Jack Kerouac and Emily Dickinson have more in common than you might think. Publishers who didn’t like Dickinson’s unorthodox punctuation blithely changed it without her permission. Similarly, published versions of Kerouac’s poetry differ from what he originally wrote.
I recently told my friend Bill, in Alaska, that I was re-reading Jack Kerouac’s haiku. He remembered reading them and mentioned particularly liking one that had something to do with the uselessness of rain falling into the ocean. I consider that haiku among Jack’s best, so I decided to look it up to see exactly what it said. In addition to his Book of Haikus, I recalled Kerouac’s haiku appearing in a couple of other books that I own. I pulled them out and was surprised, actually astonished, to discover that the poem appears three different ways, with different punctuation and different line breaks, and it is in no way obvious which version, if any, represents what Kerouac actually wrote. Here they are. As all three books were published posthumously, we know Kerouac didn’t get to go over the proofs.
Useless, useless,
the heavy rain
Driving into the sea.
Scattered Poems, (City Lights, 1971) p. 73
Useless, useless,
heavy rain driving
into the sea!
Pomes All Sizes, (City Lights, 1992) p.61
Useless! useless!
--heavy rain driving
Into the sea
Book of Haikus, (Penguin, 2003) p. xxiii
For such a short poem, there are quite a number of discrepancies. In the Scattered Poems version, the line breaks after “rain” but in the other two versions it breaks after “driving.” The exclamations that appear in Pomes and Haikus are in different places. It makes me wonder if Jack would have ended a poem with an exclamation point. He might have. In the Haikus version, the line “Useless! useless!” carries a much different connotation than the line “Useless, useless.” To me the opening line without exclamation points suggest an acceptance of the facts, more in line with Kerouac’s much-espoused interest in Buddhism. The line with two exclamation points in Haikus connotes some different sort of emotion (frustration? exasperation? surprise?).
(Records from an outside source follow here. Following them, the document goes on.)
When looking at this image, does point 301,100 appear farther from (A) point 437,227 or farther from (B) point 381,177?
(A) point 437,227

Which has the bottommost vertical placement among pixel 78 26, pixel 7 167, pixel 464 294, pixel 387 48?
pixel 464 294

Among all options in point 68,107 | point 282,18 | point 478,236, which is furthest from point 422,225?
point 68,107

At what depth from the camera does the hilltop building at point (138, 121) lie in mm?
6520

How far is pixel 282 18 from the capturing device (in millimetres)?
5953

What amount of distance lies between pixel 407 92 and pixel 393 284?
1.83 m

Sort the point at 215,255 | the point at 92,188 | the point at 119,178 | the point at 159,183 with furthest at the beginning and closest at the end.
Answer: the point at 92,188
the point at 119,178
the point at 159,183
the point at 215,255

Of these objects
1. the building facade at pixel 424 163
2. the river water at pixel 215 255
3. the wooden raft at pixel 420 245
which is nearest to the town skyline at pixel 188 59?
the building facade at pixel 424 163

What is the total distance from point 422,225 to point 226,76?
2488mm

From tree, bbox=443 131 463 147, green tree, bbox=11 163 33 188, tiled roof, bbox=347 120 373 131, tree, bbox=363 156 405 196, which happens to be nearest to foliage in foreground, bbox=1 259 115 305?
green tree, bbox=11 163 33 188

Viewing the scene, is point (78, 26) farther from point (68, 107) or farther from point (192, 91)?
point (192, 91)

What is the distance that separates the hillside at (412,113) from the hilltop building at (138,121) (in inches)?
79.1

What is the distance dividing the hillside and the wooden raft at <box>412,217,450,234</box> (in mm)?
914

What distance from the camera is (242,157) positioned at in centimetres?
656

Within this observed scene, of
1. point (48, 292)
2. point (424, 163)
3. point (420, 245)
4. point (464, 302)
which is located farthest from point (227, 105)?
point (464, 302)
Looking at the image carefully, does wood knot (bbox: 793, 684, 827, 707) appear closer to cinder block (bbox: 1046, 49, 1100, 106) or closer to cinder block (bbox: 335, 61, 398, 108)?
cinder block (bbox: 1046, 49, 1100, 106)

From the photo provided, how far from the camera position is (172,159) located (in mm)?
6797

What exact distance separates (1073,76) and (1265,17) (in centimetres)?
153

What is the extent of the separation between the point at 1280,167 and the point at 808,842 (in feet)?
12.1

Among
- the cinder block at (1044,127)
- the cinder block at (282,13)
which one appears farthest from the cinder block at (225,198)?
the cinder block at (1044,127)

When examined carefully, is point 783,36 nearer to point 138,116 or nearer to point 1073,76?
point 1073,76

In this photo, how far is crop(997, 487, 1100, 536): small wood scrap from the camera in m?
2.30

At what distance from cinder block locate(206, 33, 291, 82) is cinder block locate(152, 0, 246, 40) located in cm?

On the matter of indenting, again it’s 2 to 1, leaving us to wonder what’s written in the original little pocket notebook. A high proportion of the poems in Haikus have an indented second line (and the first letter of the first and third lines capitalized). Did Jack write them that way?
Of the three versions, I much prefer the one without exclamation points. They are rarely effective in poems and bring to mind an overly-romantic middle-schooler who dots “I”s with a heart. Given that the Scattered Poems version has the shortened second line I don’t mind the word “the” which does not appear in the other two.
By the way, note the ending punctuation—a period, an exclamation point, and nothing. This isn’t the only poem with authenticity issues, but we won’t know what Jack actually wrote until some interested scholar gets into those notebooks to see what’s written in his own penciled hand.